### Short exercise
Copy the entries starting with the line that contains "Given (x=184, y=102), (x=33, y=59), and" and going on through the line that contains "126, 239) <", substituting "notepad" for every "clipboard" and leaving everything else unchanged. Give only those lines.

### Data in this exercise
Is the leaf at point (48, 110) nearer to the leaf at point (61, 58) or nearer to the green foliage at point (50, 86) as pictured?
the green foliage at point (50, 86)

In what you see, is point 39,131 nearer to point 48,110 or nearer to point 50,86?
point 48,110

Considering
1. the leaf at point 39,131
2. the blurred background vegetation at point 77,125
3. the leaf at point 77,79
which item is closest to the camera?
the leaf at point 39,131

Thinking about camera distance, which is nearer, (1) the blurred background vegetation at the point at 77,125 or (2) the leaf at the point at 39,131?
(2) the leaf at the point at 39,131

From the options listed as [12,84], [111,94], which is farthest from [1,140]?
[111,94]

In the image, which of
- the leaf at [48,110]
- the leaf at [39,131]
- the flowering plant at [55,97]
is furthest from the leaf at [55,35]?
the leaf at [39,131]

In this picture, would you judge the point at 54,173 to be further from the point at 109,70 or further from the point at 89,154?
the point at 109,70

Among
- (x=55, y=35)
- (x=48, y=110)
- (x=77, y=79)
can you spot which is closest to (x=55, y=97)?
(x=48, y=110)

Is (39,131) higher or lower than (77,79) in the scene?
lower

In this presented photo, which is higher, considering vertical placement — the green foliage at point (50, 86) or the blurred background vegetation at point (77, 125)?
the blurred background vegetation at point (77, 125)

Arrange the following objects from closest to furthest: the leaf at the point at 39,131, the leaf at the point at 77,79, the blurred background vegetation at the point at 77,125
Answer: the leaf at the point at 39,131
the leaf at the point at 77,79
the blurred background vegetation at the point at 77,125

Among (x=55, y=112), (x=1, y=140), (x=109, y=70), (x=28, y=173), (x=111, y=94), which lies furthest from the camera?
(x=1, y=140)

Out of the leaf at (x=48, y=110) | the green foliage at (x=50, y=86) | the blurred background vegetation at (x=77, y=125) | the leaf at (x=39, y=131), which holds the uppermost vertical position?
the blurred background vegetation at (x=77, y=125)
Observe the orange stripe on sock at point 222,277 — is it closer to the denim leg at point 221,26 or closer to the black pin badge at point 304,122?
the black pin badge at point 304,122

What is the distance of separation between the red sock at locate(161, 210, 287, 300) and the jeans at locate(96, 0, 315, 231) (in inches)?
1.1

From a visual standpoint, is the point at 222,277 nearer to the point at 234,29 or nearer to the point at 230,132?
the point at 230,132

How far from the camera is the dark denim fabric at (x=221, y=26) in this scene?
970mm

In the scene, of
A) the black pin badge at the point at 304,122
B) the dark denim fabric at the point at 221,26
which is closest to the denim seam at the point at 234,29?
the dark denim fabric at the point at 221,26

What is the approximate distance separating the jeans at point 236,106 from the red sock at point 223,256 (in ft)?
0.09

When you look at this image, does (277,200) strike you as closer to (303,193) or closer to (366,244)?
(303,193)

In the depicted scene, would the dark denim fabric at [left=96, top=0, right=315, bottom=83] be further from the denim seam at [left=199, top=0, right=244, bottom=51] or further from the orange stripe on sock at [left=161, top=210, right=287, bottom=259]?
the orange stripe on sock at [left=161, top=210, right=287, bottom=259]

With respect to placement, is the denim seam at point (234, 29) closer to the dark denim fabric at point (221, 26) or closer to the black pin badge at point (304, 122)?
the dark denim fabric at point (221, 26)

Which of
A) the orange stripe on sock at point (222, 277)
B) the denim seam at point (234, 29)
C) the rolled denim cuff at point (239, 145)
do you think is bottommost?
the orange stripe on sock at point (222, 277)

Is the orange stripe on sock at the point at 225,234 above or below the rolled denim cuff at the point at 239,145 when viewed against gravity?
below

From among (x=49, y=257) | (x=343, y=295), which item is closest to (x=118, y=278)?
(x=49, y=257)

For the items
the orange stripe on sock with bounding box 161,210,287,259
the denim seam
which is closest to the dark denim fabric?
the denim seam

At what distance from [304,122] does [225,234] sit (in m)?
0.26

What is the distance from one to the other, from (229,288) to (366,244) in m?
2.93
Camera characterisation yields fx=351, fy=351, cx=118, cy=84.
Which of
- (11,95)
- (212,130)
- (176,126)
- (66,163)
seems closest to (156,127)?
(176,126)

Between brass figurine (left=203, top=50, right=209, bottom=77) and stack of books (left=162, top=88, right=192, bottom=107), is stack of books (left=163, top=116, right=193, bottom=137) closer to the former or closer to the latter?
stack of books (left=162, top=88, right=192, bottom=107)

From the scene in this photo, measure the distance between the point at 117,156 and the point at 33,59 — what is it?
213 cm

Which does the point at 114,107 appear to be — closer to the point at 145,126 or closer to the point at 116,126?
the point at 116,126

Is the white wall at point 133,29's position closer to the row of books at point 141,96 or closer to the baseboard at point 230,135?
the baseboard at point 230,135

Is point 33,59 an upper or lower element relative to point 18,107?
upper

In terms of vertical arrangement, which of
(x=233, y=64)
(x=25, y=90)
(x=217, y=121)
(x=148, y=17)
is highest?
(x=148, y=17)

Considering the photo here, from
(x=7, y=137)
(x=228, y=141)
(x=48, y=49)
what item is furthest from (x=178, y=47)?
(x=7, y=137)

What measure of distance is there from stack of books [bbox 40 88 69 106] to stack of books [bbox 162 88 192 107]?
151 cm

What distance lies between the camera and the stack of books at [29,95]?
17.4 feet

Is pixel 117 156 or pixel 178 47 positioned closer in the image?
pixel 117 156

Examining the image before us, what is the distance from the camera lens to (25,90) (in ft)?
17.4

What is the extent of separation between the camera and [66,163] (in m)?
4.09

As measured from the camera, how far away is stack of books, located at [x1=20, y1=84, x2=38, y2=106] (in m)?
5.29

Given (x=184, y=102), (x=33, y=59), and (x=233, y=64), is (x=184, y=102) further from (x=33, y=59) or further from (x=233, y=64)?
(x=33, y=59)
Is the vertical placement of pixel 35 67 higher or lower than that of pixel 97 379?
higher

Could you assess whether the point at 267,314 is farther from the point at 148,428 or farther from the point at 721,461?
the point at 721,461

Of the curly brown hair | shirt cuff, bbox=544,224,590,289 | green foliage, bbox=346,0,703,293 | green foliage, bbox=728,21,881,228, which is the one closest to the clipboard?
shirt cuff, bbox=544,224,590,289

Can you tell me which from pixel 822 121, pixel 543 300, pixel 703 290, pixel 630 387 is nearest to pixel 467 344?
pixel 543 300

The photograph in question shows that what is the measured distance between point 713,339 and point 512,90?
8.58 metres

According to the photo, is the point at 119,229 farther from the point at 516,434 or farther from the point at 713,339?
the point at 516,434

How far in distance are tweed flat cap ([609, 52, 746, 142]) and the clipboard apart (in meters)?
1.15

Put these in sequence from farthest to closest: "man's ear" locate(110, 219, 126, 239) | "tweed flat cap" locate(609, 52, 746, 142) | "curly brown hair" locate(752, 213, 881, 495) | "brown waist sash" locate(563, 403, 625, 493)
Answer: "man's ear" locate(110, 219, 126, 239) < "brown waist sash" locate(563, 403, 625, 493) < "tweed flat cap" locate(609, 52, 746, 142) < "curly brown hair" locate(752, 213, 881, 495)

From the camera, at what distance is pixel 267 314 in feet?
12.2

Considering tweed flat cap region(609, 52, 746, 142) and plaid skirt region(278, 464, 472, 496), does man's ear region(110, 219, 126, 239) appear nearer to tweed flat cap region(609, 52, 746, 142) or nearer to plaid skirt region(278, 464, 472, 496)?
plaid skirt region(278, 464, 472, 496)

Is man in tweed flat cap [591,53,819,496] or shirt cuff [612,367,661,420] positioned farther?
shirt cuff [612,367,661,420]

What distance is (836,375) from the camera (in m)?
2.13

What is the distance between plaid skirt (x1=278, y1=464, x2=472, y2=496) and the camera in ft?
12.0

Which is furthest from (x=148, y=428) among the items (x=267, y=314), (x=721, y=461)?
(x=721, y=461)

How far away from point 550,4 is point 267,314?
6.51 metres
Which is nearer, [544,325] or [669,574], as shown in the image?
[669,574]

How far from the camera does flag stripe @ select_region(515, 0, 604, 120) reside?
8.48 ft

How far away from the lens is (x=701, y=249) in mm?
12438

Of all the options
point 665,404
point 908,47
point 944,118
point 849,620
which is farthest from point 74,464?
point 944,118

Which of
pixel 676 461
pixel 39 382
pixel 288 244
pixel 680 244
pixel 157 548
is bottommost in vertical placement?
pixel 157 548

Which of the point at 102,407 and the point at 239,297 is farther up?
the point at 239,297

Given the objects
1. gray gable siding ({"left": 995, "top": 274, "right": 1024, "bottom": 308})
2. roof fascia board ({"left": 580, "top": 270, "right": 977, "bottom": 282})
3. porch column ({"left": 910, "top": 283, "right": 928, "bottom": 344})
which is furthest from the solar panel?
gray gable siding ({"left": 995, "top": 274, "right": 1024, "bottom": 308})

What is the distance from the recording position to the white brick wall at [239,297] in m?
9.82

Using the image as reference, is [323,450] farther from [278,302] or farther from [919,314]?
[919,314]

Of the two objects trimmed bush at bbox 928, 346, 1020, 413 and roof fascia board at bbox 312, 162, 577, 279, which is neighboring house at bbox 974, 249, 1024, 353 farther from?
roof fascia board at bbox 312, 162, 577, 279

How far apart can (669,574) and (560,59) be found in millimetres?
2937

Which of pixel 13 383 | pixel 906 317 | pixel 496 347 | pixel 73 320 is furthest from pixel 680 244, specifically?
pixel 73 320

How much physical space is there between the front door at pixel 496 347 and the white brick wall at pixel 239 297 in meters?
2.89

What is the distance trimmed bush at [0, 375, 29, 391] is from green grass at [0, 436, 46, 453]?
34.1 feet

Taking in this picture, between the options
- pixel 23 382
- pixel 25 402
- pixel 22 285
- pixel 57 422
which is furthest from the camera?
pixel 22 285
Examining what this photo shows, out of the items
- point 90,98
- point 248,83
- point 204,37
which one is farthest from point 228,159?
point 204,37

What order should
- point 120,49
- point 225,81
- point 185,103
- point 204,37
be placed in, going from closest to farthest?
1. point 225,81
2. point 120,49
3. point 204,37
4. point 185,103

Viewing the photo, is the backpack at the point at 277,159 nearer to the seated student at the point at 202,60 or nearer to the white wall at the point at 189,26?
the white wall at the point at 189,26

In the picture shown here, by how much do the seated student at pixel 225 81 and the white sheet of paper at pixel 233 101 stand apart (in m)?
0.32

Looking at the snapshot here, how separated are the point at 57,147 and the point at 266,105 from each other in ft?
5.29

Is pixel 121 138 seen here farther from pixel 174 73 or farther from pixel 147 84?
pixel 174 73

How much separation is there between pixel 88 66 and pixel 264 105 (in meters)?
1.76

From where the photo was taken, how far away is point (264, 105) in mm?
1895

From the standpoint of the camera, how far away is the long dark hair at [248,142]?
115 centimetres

### Exercise solution
Given (x=184, y=102), (x=33, y=59), and (x=233, y=64), is (x=184, y=102) further from (x=33, y=59) or further from (x=233, y=64)?
(x=33, y=59)
Is the vertical placement of pixel 35 67 higher or lower than that of pixel 97 379?
higher

Could you assess whether the point at 267,314 is farther from the point at 148,428 or farther from the point at 721,461?
the point at 721,461

Of the curly brown hair | shirt cuff, bbox=544,224,590,289 | green foliage, bbox=346,0,703,293 | green foliage, bbox=728,21,881,228, which is the one closest to the notepad?
shirt cuff, bbox=544,224,590,289

Can you tell me which from pixel 822 121, pixel 543 300, pixel 703 290, pixel 630 387 is nearest to pixel 467 344?
pixel 543 300

The photograph in question shows that what is the measured distance between point 713,339 and point 512,90?
8.58 metres

According to the photo, is the point at 119,229 farther from the point at 516,434 or farther from the point at 713,339?
the point at 516,434

How far in distance are tweed flat cap ([609, 52, 746, 142]) and the notepad apart (in meters)?
1.15

Put these in sequence from farthest to closest: "man's ear" locate(110, 219, 126, 239) | "tweed flat cap" locate(609, 52, 746, 142) | "curly brown hair" locate(752, 213, 881, 495) | "brown waist sash" locate(563, 403, 625, 493)
Answer: "man's ear" locate(110, 219, 126, 239) < "brown waist sash" locate(563, 403, 625, 493) < "tweed flat cap" locate(609, 52, 746, 142) < "curly brown hair" locate(752, 213, 881, 495)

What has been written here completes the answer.